Your instructions: Pull out each line of the material below that contains the word "wooden". Uppercase and lowercase count as different.

Excerpts from a spatial dataset
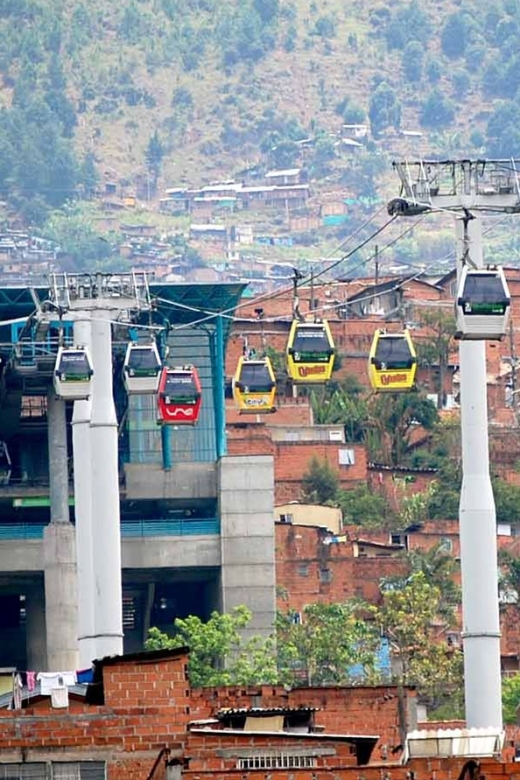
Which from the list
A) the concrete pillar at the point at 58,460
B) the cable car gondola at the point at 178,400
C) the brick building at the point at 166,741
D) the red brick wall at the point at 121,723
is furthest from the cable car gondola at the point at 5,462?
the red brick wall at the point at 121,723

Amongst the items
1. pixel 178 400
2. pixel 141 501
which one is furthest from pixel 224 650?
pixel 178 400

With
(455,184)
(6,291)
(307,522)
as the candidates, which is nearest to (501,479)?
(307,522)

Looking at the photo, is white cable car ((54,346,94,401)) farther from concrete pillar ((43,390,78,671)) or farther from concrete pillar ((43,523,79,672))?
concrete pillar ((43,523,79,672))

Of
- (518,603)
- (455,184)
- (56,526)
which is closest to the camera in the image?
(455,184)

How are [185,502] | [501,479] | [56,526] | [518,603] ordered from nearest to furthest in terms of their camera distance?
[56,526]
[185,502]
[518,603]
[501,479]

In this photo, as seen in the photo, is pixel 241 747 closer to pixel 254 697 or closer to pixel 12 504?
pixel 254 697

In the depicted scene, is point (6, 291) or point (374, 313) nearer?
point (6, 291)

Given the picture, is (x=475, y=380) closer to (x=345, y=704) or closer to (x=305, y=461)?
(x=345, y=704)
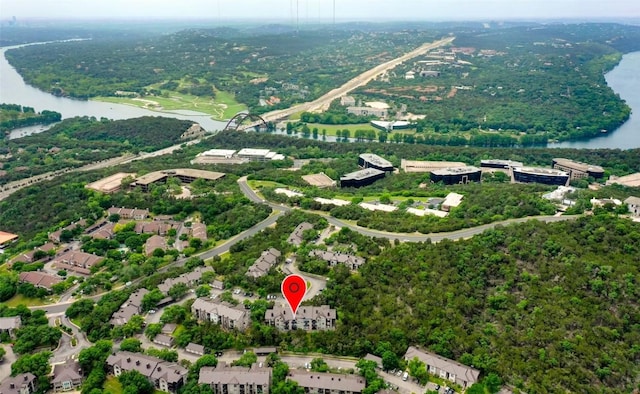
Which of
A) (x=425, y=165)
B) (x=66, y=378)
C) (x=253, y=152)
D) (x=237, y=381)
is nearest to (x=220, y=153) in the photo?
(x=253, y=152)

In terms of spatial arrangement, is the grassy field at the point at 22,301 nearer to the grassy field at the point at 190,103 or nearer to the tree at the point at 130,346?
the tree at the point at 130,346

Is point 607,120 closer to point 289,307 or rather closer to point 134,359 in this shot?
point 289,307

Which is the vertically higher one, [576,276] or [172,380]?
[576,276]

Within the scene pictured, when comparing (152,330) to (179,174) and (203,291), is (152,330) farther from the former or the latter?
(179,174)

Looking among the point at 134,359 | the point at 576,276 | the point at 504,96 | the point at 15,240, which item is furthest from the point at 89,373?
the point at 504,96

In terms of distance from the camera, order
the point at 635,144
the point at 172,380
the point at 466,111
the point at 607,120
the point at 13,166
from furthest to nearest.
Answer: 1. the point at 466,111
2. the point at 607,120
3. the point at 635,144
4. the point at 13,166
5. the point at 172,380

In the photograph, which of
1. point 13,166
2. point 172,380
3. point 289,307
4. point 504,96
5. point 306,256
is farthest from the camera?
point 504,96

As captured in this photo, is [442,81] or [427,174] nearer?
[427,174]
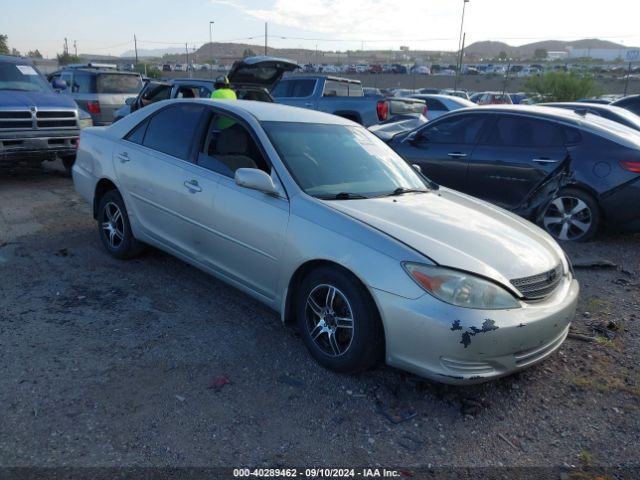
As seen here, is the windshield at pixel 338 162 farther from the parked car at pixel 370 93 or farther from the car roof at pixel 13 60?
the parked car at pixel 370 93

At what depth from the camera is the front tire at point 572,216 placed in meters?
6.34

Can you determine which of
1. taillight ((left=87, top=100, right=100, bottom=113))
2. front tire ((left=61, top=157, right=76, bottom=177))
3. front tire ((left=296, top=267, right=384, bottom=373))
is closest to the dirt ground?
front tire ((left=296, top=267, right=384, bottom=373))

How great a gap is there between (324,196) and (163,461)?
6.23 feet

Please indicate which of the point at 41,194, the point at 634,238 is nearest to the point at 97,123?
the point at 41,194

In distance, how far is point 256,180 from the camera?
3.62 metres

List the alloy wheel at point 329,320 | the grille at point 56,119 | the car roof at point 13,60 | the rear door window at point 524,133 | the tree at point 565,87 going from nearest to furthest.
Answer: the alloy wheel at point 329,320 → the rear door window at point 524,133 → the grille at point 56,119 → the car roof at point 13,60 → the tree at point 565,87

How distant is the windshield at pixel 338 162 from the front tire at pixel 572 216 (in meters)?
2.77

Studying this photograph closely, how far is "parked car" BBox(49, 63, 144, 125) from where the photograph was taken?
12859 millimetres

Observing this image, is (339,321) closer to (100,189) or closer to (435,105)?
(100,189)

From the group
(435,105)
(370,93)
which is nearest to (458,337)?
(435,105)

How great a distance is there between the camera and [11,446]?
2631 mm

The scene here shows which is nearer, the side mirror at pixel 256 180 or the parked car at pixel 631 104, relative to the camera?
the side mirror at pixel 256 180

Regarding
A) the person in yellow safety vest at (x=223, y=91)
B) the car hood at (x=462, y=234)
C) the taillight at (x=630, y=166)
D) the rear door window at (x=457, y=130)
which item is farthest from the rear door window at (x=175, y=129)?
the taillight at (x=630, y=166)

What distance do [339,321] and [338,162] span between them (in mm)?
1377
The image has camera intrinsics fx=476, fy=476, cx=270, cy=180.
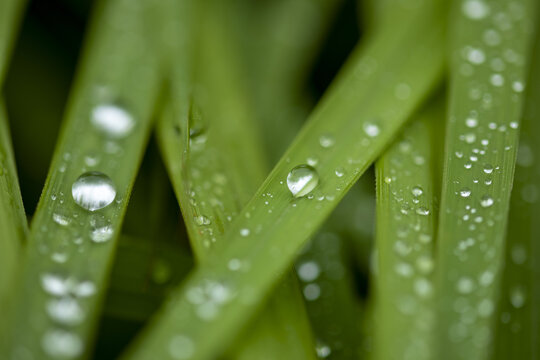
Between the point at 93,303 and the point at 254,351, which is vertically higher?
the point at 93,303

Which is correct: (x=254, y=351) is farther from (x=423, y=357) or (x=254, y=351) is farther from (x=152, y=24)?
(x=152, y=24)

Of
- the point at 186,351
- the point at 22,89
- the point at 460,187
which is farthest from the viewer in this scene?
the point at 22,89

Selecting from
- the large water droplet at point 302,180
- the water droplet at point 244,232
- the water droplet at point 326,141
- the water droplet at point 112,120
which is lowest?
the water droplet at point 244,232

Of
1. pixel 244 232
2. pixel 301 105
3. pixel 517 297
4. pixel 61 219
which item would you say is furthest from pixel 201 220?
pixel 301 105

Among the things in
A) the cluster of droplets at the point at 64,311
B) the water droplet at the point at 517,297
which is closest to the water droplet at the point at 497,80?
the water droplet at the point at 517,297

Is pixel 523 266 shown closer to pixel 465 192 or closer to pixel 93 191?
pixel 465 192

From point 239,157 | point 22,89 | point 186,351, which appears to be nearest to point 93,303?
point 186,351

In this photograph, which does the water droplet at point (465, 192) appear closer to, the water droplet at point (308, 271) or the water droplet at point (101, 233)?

...

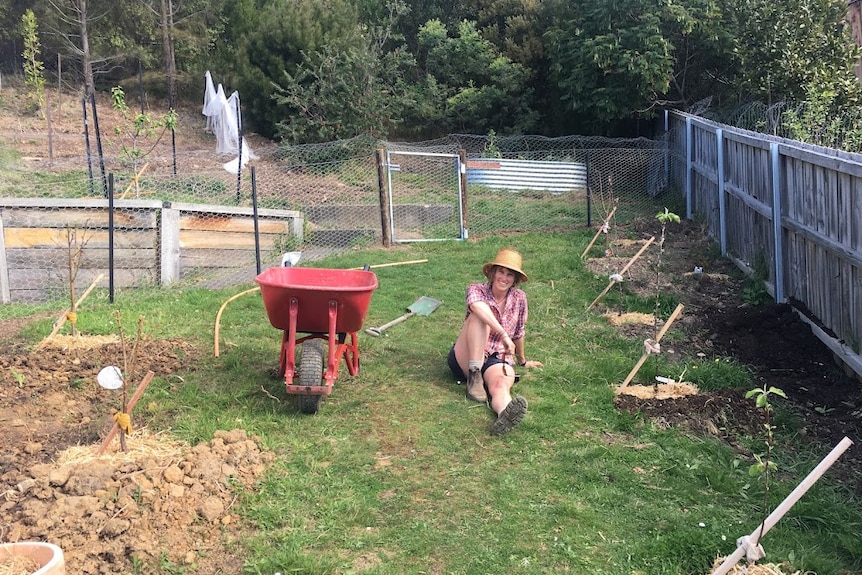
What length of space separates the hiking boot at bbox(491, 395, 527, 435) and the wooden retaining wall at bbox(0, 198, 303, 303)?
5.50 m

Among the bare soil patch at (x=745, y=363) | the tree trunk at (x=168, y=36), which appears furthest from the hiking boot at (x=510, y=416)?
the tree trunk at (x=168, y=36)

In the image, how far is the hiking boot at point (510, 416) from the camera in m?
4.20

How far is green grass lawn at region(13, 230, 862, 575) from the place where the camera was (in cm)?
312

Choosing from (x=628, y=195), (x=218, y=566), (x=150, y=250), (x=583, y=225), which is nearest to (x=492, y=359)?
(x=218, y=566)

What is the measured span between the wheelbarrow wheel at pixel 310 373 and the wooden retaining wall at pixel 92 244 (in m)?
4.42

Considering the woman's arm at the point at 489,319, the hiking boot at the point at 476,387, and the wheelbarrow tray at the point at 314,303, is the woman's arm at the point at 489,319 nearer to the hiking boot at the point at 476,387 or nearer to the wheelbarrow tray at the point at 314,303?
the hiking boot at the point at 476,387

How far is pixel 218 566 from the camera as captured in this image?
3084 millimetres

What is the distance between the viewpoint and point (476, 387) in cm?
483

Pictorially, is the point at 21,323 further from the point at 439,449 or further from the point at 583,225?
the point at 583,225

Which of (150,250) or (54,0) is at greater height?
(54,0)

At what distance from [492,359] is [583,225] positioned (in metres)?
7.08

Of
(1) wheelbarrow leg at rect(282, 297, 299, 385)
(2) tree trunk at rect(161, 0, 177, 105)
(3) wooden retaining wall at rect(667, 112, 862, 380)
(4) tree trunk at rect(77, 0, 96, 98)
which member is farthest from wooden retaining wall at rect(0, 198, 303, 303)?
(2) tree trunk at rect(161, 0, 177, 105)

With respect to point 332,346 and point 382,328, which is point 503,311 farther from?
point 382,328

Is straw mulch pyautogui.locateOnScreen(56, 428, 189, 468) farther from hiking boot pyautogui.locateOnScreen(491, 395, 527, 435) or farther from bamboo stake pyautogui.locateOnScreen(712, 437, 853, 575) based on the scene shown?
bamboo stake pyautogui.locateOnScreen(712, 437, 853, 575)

Written solution:
What length of space separates the hiking boot at bbox(491, 395, 527, 435) and the wooden retaining wall at bbox(0, 198, 303, 303)?
What is the measured span between the wheelbarrow wheel at pixel 310 373 and the wooden retaining wall at pixel 92 244 (in m)?
(3) wooden retaining wall at rect(667, 112, 862, 380)
which member is farthest from wooden retaining wall at rect(0, 198, 303, 303)?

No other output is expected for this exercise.